И всё же в нашей избе праздновали Масленицу. Баба Лена напекла блинов. Пригласила к столу маму и меня. Я никогда не едал таких вкусных и красивых блинов. Может быть, они показались особенными оттого, что и хлеба доставалось не всласть. В горнице посредине стола красовалась большая тарелка с высокой горкой широченных золотисто-белых блинов. Баба Лена пекла на кухне последние блины, ловко смазывая сковородку заячьей лапкой, смоченной расплавленным маслом. Потом уселись за стол. Надо было брать блин, поливать его медом и маслом, складывать вчетверо и откусывать. Запивали блины молоком с сушеной малиной. Корова Манька снова начала доиться как раз перед Масленицей.

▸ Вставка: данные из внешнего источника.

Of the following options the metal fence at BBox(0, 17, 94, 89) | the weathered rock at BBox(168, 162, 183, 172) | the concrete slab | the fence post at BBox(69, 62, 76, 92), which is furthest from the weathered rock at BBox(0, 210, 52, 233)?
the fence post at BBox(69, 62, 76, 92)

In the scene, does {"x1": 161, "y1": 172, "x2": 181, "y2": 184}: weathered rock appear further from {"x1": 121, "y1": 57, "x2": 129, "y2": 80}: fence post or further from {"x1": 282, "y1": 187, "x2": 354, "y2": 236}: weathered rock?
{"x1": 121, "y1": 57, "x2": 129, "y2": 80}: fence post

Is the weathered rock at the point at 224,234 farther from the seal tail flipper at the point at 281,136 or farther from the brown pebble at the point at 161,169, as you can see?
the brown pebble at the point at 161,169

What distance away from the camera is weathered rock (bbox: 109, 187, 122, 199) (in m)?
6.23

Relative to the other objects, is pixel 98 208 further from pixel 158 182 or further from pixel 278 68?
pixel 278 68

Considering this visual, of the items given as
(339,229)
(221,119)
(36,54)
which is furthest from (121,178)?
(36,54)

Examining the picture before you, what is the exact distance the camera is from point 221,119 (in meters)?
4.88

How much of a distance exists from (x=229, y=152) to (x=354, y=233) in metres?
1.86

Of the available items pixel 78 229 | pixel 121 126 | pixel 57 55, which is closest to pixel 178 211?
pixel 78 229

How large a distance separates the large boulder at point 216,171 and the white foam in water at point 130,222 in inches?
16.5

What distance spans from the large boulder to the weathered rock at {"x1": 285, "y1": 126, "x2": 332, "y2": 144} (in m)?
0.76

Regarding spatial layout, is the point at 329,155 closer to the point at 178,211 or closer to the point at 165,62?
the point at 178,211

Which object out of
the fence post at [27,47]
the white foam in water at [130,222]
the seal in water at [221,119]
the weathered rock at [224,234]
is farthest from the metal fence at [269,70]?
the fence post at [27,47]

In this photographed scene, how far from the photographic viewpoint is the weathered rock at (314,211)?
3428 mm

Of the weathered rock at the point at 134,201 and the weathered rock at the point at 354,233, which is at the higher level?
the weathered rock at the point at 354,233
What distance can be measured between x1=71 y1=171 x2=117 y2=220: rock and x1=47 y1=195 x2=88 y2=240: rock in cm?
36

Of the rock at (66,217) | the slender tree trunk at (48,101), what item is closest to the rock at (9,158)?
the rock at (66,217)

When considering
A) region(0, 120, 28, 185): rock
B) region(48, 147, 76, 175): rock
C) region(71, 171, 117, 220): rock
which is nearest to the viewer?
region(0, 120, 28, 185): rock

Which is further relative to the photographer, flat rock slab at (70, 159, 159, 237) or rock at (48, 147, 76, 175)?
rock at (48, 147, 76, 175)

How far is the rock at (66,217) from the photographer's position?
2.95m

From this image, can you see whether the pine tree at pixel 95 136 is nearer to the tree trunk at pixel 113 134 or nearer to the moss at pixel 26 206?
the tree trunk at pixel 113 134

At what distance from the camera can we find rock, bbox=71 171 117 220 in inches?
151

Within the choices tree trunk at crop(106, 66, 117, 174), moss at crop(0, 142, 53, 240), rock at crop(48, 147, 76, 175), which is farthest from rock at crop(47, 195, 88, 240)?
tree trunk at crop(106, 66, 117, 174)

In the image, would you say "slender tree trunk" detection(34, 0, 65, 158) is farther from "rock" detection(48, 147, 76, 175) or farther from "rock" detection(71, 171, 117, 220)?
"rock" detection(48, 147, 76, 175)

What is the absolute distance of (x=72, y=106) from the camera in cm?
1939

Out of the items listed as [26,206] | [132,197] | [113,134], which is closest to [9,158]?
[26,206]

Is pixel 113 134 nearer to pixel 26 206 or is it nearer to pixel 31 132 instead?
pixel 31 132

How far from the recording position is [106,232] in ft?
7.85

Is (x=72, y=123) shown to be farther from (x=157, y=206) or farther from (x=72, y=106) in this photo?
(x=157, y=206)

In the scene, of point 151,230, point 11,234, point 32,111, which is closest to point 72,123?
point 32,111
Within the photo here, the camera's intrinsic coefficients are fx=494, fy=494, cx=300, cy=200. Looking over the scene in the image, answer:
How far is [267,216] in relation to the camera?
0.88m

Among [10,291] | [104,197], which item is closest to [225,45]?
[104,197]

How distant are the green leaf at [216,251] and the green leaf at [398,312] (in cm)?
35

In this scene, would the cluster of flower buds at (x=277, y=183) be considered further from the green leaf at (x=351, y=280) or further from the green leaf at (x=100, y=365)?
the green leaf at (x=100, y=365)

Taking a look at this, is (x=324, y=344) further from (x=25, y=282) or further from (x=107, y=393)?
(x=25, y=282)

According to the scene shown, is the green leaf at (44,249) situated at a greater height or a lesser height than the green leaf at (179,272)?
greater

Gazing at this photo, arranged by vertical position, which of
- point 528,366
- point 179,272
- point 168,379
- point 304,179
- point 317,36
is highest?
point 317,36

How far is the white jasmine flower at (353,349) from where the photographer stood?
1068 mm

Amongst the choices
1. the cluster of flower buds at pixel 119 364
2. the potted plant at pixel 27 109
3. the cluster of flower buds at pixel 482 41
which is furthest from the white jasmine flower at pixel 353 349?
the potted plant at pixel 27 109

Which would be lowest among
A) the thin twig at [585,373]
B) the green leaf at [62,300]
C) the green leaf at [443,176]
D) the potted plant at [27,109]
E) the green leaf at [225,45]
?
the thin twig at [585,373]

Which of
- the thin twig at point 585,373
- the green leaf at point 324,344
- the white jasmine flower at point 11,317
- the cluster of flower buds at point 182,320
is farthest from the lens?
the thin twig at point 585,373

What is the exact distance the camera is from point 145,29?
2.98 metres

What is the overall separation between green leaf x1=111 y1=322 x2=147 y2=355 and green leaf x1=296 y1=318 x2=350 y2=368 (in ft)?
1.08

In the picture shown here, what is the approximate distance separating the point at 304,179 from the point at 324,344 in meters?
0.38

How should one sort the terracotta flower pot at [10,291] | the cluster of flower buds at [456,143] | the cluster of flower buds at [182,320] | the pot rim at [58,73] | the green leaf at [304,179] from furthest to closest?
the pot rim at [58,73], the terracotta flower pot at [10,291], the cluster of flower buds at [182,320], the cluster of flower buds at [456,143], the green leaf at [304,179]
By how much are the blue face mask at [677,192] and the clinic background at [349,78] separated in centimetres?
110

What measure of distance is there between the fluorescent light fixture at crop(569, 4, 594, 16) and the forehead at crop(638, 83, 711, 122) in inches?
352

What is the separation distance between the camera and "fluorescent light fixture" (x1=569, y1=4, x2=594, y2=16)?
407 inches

Теперь, когда со времени эвакуации прошло больше полувека, я задумываюсь над разительными переменами, произошедшими с моей мамой в годы войны. Обо мне говорить нечего. Я впитывал новую жизнь, как новорожденный — молоко. От любой матери он будет пить и развиваться будет на любом молоке. А вот мама — как она? Мама оцепенела от ежеминутного страха за папу, за своего отца, за братьев, сестер, племянников. Все внешние события, не связанные с ее главной болью и думой, проходили мимо. Мир счастья был разрушен войной. Мы оказались в новом мире эвакуационного быта. Мама воспринимала этот новый мир безропотно и отрешенно. Только этим могу я объяснить мамино безразличие к моему по-детски активному участию в деревенских православных праздниках. Если что-то еврейское и было заложено во мне бабушкой и дедушкой, все развеялось уральскими вьюгами, все растворилось в потоке новых слов, предметов, обычаев.